◆ What you need to do:
Please set out the entries as a numbered list, starting at the line that contains "What object from" and ending after the line that contains "Answer: the hanging". Leave out blank lines.

◆ Records for this task:

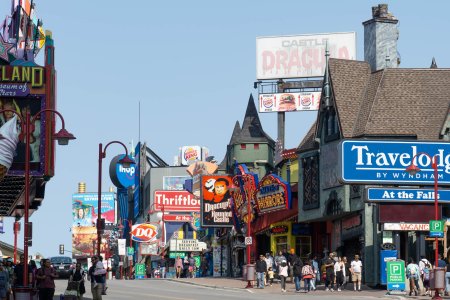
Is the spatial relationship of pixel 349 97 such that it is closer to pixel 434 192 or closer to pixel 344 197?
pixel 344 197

--

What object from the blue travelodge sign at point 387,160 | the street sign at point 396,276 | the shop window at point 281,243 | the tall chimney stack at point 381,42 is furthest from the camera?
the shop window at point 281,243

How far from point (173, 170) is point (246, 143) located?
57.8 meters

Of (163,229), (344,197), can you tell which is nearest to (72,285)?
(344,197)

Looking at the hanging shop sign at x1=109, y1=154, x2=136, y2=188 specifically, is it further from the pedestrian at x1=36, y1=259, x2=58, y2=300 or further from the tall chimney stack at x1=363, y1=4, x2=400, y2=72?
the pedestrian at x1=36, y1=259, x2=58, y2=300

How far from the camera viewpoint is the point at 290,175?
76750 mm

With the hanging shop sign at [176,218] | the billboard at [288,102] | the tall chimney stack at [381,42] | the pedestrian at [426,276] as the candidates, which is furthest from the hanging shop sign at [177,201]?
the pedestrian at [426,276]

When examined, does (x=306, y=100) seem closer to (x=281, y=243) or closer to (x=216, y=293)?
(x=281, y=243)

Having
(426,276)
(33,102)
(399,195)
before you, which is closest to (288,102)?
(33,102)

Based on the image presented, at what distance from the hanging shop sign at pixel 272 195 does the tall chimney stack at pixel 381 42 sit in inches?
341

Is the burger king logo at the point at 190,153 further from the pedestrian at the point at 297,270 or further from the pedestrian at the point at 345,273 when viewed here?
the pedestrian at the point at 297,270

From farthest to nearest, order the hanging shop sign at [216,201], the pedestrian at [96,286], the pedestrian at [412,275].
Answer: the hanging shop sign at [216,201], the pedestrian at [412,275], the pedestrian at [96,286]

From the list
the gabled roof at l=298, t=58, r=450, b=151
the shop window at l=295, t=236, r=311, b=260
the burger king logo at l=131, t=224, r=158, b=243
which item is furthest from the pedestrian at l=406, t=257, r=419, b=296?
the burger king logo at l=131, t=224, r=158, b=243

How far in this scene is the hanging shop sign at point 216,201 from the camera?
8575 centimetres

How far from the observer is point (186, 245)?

◆ Correct output:
1. What object from the blue travelodge sign at point 387,160 | the street sign at point 396,276 | the shop window at point 281,243 | the tall chimney stack at point 381,42 is furthest from the camera?
2. the shop window at point 281,243
3. How far from point (173, 170) is point (246, 143) located?
4. 57.8 meters
5. Of (163,229), (344,197), can you tell which is nearest to (72,285)?
6. (344,197)
7. Looking at the hanging shop sign at x1=109, y1=154, x2=136, y2=188 specifically, is it further from the pedestrian at x1=36, y1=259, x2=58, y2=300 or further from the tall chimney stack at x1=363, y1=4, x2=400, y2=72?
8. the pedestrian at x1=36, y1=259, x2=58, y2=300
9. How far from the camera viewpoint is the point at 290,175?
10. 76750 mm
11. With the hanging shop sign at [176,218] | the billboard at [288,102] | the tall chimney stack at [381,42] | the pedestrian at [426,276] as the candidates, which is furthest from the hanging shop sign at [177,201]?
12. the pedestrian at [426,276]
13. When examined, does (x=306, y=100) seem closer to (x=281, y=243) or closer to (x=216, y=293)?
14. (x=281, y=243)
15. Having
16. (426,276)
17. (33,102)
18. (399,195)
19. before you, which is closest to (288,102)?
20. (33,102)
21. Based on the image presented, at what distance from the hanging shop sign at pixel 272 195 does the tall chimney stack at pixel 381 42 sit in inches?
22. 341
23. Is the burger king logo at the point at 190,153 further from the pedestrian at the point at 297,270 or further from the pedestrian at the point at 345,273 when viewed here?
24. the pedestrian at the point at 297,270
25. From farthest to nearest, order the hanging shop sign at [216,201], the pedestrian at [96,286], the pedestrian at [412,275].
26. Answer: the hanging shop sign at [216,201], the pedestrian at [412,275], the pedestrian at [96,286]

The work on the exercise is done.